(Records to use)

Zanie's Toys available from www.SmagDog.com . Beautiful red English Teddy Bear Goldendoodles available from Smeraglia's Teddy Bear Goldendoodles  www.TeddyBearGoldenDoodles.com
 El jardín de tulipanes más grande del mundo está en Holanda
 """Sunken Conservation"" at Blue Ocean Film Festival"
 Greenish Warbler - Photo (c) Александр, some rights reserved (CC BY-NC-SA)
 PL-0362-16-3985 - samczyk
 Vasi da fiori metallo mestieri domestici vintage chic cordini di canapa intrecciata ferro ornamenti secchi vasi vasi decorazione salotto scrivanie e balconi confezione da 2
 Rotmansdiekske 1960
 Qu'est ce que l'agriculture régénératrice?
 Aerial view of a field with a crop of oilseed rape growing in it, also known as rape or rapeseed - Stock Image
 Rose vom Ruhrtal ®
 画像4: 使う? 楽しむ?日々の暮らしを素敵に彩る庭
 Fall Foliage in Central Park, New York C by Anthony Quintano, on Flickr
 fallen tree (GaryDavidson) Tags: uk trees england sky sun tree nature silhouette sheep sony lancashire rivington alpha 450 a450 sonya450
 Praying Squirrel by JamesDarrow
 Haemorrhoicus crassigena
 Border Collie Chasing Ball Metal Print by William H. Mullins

(End Records to use)

◆ **Activity**: Each line from the one containing "Fall Foliage in" to the end of the entries above should be copied exactly, and no other line.

◆ **Written answer**:
 Fall Foliage in Central Park, New York C by Anthony Quintano, on Flickr
 fallen tree (GaryDavidson) Tags: uk trees england sky sun tree nature silhouette sheep sony lancashire rivington alpha 450 a450 sonya450
 Praying Squirrel by JamesDarrow
 Haemorrhoicus crassigena
 Border Collie Chasing Ball Metal Print by William H. Mullins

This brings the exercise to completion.